Exercise prompt → Could every line of the data be copied out once more, exactly?

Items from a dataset

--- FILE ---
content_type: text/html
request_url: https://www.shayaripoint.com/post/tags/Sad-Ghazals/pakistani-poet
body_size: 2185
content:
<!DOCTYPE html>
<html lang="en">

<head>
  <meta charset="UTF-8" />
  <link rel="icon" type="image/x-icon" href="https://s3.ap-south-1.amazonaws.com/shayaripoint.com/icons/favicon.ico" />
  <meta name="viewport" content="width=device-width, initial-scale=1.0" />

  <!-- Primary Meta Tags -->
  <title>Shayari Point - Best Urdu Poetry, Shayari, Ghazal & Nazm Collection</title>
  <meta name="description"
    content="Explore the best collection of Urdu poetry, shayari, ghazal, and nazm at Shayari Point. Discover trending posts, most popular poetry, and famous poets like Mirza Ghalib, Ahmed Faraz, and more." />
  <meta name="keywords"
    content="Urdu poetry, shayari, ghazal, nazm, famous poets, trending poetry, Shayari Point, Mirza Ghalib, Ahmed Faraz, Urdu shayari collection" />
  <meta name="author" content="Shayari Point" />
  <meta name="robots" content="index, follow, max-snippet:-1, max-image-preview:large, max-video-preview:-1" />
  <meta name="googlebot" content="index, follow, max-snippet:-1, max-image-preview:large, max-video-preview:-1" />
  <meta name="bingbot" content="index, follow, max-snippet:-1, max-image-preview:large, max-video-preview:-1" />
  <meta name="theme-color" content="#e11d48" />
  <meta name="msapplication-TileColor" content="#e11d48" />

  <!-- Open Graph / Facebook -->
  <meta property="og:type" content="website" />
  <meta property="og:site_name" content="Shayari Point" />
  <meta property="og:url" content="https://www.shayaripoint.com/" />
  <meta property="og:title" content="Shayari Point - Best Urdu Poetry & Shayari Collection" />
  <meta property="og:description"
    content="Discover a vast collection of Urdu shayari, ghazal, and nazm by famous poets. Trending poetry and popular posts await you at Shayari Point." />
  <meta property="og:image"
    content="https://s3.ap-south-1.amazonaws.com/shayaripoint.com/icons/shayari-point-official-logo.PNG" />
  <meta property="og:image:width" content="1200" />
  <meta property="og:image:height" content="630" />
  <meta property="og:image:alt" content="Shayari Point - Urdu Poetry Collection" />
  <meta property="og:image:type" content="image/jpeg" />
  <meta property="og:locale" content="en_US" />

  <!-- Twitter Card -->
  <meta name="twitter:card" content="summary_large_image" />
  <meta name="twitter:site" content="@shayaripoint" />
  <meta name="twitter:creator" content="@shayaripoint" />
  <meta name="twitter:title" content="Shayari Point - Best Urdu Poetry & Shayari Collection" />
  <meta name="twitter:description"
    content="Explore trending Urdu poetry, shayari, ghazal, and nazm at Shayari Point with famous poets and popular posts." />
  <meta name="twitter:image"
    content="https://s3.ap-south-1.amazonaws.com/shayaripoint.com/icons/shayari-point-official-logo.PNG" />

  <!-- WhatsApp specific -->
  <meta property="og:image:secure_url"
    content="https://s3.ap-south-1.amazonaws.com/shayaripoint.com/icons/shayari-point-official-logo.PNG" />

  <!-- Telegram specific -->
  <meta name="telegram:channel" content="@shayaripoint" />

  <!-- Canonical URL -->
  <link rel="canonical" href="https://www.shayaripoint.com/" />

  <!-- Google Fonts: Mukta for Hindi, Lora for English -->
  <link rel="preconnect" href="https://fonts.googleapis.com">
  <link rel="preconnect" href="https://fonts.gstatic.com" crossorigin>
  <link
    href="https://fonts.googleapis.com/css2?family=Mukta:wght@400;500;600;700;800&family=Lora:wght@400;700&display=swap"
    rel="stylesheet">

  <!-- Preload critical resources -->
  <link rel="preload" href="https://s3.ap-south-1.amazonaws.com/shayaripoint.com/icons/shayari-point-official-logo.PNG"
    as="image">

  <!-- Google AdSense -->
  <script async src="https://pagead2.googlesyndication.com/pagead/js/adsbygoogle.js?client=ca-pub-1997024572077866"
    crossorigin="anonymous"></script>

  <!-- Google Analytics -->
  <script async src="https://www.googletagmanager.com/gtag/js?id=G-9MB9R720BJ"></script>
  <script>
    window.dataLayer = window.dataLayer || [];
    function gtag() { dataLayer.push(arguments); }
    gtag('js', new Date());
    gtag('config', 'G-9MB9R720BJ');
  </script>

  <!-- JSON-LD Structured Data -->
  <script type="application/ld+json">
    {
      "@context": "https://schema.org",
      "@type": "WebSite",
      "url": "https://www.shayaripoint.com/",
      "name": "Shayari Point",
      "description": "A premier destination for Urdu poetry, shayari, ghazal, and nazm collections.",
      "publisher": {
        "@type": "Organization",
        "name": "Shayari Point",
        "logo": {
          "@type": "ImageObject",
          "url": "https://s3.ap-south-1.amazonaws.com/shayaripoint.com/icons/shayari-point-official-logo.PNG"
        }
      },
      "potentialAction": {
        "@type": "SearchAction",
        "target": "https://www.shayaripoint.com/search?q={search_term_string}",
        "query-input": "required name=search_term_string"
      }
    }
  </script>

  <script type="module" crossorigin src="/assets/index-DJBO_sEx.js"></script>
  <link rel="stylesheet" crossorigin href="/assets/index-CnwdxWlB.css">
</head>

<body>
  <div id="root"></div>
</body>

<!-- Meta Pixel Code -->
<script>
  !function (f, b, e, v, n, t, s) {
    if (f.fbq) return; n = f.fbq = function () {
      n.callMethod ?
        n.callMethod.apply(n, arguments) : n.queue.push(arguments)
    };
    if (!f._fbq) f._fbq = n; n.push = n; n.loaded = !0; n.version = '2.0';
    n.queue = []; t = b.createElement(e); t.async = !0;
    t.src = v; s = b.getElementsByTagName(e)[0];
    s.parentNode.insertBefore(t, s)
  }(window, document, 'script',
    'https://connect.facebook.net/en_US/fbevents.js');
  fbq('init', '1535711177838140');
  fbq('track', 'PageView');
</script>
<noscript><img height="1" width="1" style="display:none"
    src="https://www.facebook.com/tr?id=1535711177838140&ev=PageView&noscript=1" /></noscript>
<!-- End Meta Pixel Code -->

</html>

Answer section →
--- FILE ---
content_type: text/html
request_url: https://www.shayaripoint.com/post/tags/Sad-Ghazals/pakistani-poet
body_size: 2185
content:
<!DOCTYPE html>
<html lang="en">

<head>
  <meta charset="UTF-8" />
  <link rel="icon" type="image/x-icon" href="https://s3.ap-south-1.amazonaws.com/shayaripoint.com/icons/favicon.ico" />
  <meta name="viewport" content="width=device-width, initial-scale=1.0" />

  <!-- Primary Meta Tags -->
  <title>Shayari Point - Best Urdu Poetry, Shayari, Ghazal & Nazm Collection</title>
  <meta name="description"
    content="Explore the best collection of Urdu poetry, shayari, ghazal, and nazm at Shayari Point. Discover trending posts, most popular poetry, and famous poets like Mirza Ghalib, Ahmed Faraz, and more." />
  <meta name="keywords"
    content="Urdu poetry, shayari, ghazal, nazm, famous poets, trending poetry, Shayari Point, Mirza Ghalib, Ahmed Faraz, Urdu shayari collection" />
  <meta name="author" content="Shayari Point" />
  <meta name="robots" content="index, follow, max-snippet:-1, max-image-preview:large, max-video-preview:-1" />
  <meta name="googlebot" content="index, follow, max-snippet:-1, max-image-preview:large, max-video-preview:-1" />
  <meta name="bingbot" content="index, follow, max-snippet:-1, max-image-preview:large, max-video-preview:-1" />
  <meta name="theme-color" content="#e11d48" />
  <meta name="msapplication-TileColor" content="#e11d48" />

  <!-- Open Graph / Facebook -->
  <meta property="og:type" content="website" />
  <meta property="og:site_name" content="Shayari Point" />
  <meta property="og:url" content="https://www.shayaripoint.com/" />
  <meta property="og:title" content="Shayari Point - Best Urdu Poetry & Shayari Collection" />
  <meta property="og:description"
    content="Discover a vast collection of Urdu shayari, ghazal, and nazm by famous poets. Trending poetry and popular posts await you at Shayari Point." />
  <meta property="og:image"
    content="https://s3.ap-south-1.amazonaws.com/shayaripoint.com/icons/shayari-point-official-logo.PNG" />
  <meta property="og:image:width" content="1200" />
  <meta property="og:image:height" content="630" />
  <meta property="og:image:alt" content="Shayari Point - Urdu Poetry Collection" />
  <meta property="og:image:type" content="image/jpeg" />
  <meta property="og:locale" content="en_US" />

  <!-- Twitter Card -->
  <meta name="twitter:card" content="summary_large_image" />
  <meta name="twitter:site" content="@shayaripoint" />
  <meta name="twitter:creator" content="@shayaripoint" />
  <meta name="twitter:title" content="Shayari Point - Best Urdu Poetry & Shayari Collection" />
  <meta name="twitter:description"
    content="Explore trending Urdu poetry, shayari, ghazal, and nazm at Shayari Point with famous poets and popular posts." />
  <meta name="twitter:image"
    content="https://s3.ap-south-1.amazonaws.com/shayaripoint.com/icons/shayari-point-official-logo.PNG" />

  <!-- WhatsApp specific -->
  <meta property="og:image:secure_url"
    content="https://s3.ap-south-1.amazonaws.com/shayaripoint.com/icons/shayari-point-official-logo.PNG" />

  <!-- Telegram specific -->
  <meta name="telegram:channel" content="@shayaripoint" />

  <!-- Canonical URL -->
  <link rel="canonical" href="https://www.shayaripoint.com/" />

  <!-- Google Fonts: Mukta for Hindi, Lora for English -->
  <link rel="preconnect" href="https://fonts.googleapis.com">
  <link rel="preconnect" href="https://fonts.gstatic.com" crossorigin>
  <link
    href="https://fonts.googleapis.com/css2?family=Mukta:wght@400;500;600;700;800&family=Lora:wght@400;700&display=swap"
    rel="stylesheet">

  <!-- Preload critical resources -->
  <link rel="preload" href="https://s3.ap-south-1.amazonaws.com/shayaripoint.com/icons/shayari-point-official-logo.PNG"
    as="image">

  <!-- Google AdSense -->
  <script async src="https://pagead2.googlesyndication.com/pagead/js/adsbygoogle.js?client=ca-pub-1997024572077866"
    crossorigin="anonymous"></script>

  <!-- Google Analytics -->
  <script async src="https://www.googletagmanager.com/gtag/js?id=G-9MB9R720BJ"></script>
  <script>
    window.dataLayer = window.dataLayer || [];
    function gtag() { dataLayer.push(arguments); }
    gtag('js', new Date());
    gtag('config', 'G-9MB9R720BJ');
  </script>

  <!-- JSON-LD Structured Data -->
  <script type="application/ld+json">
    {
      "@context": "https://schema.org",
      "@type": "WebSite",
      "url": "https://www.shayaripoint.com/",
      "name": "Shayari Point",
      "description": "A premier destination for Urdu poetry, shayari, ghazal, and nazm collections.",
      "publisher": {
        "@type": "Organization",
        "name": "Shayari Point",
        "logo": {
          "@type": "ImageObject",
          "url": "https://s3.ap-south-1.amazonaws.com/shayaripoint.com/icons/shayari-point-official-logo.PNG"
        }
      },
      "potentialAction": {
        "@type": "SearchAction",
        "target": "https://www.shayaripoint.com/search?q={search_term_string}",
        "query-input": "required name=search_term_string"
      }
    }
  </script>

  <script type="module" crossorigin src="/assets/index-DJBO_sEx.js"></script>
  <link rel="stylesheet" crossorigin href="/assets/index-CnwdxWlB.css">
</head>

<body>
  <div id="root"></div>
</body>

<!-- Meta Pixel Code -->
<script>
  !function (f, b, e, v, n, t, s) {
    if (f.fbq) return; n = f.fbq = function () {
      n.callMethod ?
        n.callMethod.apply(n, arguments) : n.queue.push(arguments)
    };
    if (!f._fbq) f._fbq = n; n.push = n; n.loaded = !0; n.version = '2.0';
    n.queue = []; t = b.createElement(e); t.async = !0;
    t.src = v; s = b.getElementsByTagName(e)[0];
    s.parentNode.insertBefore(t, s)
  }(window, document, 'script',
    'https://connect.facebook.net/en_US/fbevents.js');
  fbq('init', '1535711177838140');
  fbq('track', 'PageView');
</script>
<noscript><img height="1" width="1" style="display:none"
    src="https://www.facebook.com/tr?id=1535711177838140&ev=PageView&noscript=1" /></noscript>
<!-- End Meta Pixel Code -->

</html>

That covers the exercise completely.